Buon inizio di settimana! Oggi vi beccate una citazione tratta da Le intermittenze della morte di José Saramago: l’ho appena finito e non posso davvero non lasciarvi un assaggio di questo straordinario romanzo.
Erano le tre del mattino quando il cardinale dovette essere trasportato di corsa all’ospedale con un attacco di appendicite acuta che obbligò a un intervento chirurgico immediato. Prima di essere risucchiato nel tunnel dell’anestesia, in quel breve instante che precede la perdita totale della coscienza, pensò quello che tanti hanno pensato, che durante l’operazione poteva anche morire, poi si ricordò che ormai non era più possibile, e infine, in un ultimo barlume di lucidità, gli passò ancora per la mente l’idea che se, nonostante tutto, fosse morto, questo avrebbe significato che, paradossalmente, aveva vinto la morte. Trascinato da un’inarrestabile ansia sacrificale stava per implorare a dio che lo ammazzasse, ma non fece più in tempo a mettere ordine alle parole. L’anestesia lo risparmiò al supremo sacrilegio di voler trasferire i poteri della morte a un dio più generalmente conosciuto come datore di vita.

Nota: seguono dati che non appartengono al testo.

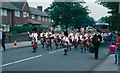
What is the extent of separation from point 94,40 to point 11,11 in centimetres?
4522

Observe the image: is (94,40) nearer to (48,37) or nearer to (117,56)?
(117,56)

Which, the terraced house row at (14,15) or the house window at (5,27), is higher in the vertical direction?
the terraced house row at (14,15)

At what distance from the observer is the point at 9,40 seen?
138 feet

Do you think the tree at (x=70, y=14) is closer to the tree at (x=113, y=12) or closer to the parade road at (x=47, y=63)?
the tree at (x=113, y=12)

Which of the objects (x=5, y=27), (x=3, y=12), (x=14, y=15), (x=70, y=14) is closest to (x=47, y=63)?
(x=3, y=12)

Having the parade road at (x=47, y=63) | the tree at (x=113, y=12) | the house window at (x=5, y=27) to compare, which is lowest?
the parade road at (x=47, y=63)

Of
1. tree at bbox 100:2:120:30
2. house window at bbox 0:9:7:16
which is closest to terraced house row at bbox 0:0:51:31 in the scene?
house window at bbox 0:9:7:16

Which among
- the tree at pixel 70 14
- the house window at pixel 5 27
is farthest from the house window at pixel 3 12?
the tree at pixel 70 14

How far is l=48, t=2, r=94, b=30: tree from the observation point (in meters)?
78.2

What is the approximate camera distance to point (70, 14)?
7862 cm

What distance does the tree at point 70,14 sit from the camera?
78.2 m

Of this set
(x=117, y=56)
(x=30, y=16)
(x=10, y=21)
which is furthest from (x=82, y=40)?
(x=30, y=16)

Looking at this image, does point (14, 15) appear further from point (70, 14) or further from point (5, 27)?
point (70, 14)

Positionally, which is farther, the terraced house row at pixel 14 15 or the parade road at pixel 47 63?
the terraced house row at pixel 14 15
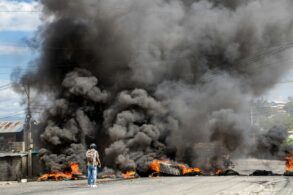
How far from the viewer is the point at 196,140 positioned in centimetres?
3362

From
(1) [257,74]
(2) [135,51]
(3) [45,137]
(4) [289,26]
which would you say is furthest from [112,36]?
(4) [289,26]

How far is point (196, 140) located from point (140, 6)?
37.5 ft

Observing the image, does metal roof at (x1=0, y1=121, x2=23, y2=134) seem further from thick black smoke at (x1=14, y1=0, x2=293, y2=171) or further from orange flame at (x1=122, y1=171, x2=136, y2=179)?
orange flame at (x1=122, y1=171, x2=136, y2=179)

In un non meglio identificato Paese, allo scoccare della mezzanotte di un 31 dicembre, s’instaura l’eternità, perché nessuno muore più. L’avvenimento suscita a tutta prima sentimenti di giubilo e felicità, ma crea anche scompiglio in ogni strato sociale: dal governo alle compagnie di assicurazione, dalle agenzie di pompe funebri alle case di riposo e, soprattutto, nella chiesa, la cui voce di protesta si leva alta e forte: senza morte non c’è più resurrezione, e senza resurrezione non c’è più chiesa… Dopo sette mesi di ” tregua unilaterale”, con una missiva indirizzata ai mezzi di comunicazione, la morte dichiara di interrompere quel suo “sciopero” e di riprendere il proprio impegno con l’umanità.